# Форум 1С > Общие вопросы по 1С - Розница > 1С - Розница 8.X >  1с розница инвентаризация сегмента номенклатуры

## Andrey202020

Здравствуйте.
Подскажите пожалуйста, не получается следующее.
1с розница 2.3
Есть список номенклатуры в разных группах, в каждой из групп есть некоторая часть номенклатуры, по которой нужно делать пересчет чаще обычного.
Чтобы постоянно в ручную не выбирать эти товары, хочу сделать  сегмент номенклатуры, чтобы потом автоматически заполнять лист пересчета и т.п., для ревизии.

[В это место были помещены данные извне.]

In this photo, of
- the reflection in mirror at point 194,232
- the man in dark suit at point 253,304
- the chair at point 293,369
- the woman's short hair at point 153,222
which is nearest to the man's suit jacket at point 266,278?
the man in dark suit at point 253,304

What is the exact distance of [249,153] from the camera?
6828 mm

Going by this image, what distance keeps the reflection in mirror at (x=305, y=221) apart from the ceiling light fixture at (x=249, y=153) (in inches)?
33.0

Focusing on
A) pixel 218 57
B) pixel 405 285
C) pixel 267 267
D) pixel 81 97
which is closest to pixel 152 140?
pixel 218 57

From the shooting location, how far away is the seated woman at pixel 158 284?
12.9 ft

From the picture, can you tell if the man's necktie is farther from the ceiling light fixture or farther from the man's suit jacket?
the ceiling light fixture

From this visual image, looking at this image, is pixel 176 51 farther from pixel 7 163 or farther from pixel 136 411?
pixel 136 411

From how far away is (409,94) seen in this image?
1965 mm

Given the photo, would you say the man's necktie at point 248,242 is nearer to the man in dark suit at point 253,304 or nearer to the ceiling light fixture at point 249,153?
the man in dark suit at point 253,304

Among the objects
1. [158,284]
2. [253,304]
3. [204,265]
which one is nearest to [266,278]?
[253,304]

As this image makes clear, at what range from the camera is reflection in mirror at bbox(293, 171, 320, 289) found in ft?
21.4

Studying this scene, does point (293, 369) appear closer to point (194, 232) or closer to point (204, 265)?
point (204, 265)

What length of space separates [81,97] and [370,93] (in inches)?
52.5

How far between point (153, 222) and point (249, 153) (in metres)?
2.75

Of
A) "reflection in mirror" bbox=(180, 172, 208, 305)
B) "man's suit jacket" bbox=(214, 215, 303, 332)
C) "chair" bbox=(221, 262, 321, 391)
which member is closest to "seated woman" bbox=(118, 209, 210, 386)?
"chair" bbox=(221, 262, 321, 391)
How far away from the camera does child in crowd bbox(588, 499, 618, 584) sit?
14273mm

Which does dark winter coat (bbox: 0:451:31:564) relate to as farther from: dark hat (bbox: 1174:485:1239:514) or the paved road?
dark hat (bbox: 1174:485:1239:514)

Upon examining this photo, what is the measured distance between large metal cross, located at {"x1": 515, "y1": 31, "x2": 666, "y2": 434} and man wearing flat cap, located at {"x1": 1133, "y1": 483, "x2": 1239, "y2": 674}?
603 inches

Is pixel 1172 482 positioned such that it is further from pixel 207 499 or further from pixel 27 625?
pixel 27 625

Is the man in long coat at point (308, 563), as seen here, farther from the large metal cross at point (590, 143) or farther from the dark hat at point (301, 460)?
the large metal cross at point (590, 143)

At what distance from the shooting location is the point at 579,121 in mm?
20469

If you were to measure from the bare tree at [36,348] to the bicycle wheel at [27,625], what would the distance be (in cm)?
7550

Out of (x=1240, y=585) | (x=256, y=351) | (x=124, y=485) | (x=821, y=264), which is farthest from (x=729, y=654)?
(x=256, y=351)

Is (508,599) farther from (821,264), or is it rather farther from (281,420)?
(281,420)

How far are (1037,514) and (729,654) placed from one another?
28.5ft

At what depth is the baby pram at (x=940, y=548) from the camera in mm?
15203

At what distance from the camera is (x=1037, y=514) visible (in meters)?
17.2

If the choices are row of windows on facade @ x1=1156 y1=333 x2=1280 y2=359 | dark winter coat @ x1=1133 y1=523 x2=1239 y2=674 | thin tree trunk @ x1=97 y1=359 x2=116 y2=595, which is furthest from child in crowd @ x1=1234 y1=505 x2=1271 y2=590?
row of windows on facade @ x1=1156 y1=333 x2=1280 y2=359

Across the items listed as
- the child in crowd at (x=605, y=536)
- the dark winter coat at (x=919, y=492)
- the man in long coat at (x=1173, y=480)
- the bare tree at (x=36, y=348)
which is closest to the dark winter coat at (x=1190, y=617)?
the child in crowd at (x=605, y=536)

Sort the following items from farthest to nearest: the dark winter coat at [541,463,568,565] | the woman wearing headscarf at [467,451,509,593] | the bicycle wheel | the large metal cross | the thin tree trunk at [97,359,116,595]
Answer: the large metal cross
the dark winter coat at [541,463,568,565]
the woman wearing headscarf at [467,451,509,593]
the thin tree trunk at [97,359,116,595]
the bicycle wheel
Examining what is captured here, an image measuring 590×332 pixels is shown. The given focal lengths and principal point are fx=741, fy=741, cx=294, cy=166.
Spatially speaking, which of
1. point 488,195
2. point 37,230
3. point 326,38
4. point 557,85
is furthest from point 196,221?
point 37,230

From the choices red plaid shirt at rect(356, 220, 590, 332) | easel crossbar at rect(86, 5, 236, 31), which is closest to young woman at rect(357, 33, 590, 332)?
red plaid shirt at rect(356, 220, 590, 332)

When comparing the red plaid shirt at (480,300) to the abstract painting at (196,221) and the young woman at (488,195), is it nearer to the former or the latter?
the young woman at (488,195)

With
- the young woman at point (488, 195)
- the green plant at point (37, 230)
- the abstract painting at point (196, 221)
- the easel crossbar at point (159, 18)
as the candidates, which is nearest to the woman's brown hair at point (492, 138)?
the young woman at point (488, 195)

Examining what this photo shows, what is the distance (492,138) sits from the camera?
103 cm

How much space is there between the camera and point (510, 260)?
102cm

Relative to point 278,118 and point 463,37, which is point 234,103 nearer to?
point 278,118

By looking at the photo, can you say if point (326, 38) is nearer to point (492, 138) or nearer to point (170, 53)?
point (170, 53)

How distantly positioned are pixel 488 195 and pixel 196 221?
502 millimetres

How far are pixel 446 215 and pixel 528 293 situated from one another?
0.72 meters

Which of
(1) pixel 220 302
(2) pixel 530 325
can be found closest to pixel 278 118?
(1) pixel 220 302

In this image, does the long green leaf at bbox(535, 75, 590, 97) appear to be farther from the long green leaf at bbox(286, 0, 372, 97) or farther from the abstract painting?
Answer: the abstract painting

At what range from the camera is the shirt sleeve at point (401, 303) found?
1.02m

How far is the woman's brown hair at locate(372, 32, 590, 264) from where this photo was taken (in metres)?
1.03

В интернете нашел инструкцию, создать сегмент:
1. Маркетинг - Сегменты номенклатуры = создать сегмент (сделал).
2. В нужных карточках номенклатуры выбрал Товарная группа - Мой сегмент номенклатуры.
3. В сегменте номенклатуры нажал Настройки, добавил Номенклатура.Товарная группа Равно Мой сегмент
4. Нажал сформировать, нажал Состав сегмента (все нужны товары появились).

Теперь создаю приказ на пересчет Отбор выбираю мой сегмент, жму Пересчет товара, там так же на Главной вкладке  выбираю в поле Отбор мой сегмент, жму сохранить, во вкладке Товар ни че не появляется, а хотелось бы, чтобы заполнился товаром из моего сегмента. Для убедительности еще в товарах наживаю Заполнить с учетом отбора, нечегоне получается.

Собственно, что я не так делаю, задолбался уже, подскажите пожалуйста.
Спасибо.

----------


## Vickkk

я тоже столкнулся с подобной проблемой, решил её так:
приказ создаю с отбором "полная инвентаризация", а пересчёт на его основании создаю с отбором по сегментам или товарной группе, тогда пересчёт заполняется корректно с учётом отбора. После пересчёта и его проведения, меняю в приказе отбор на "выборочную инвентаризацию", перепровожу его и оформляю спис. и оприход. Проверял, делал сверки по кол-ву и сумме, заполняет всё правильно.

----------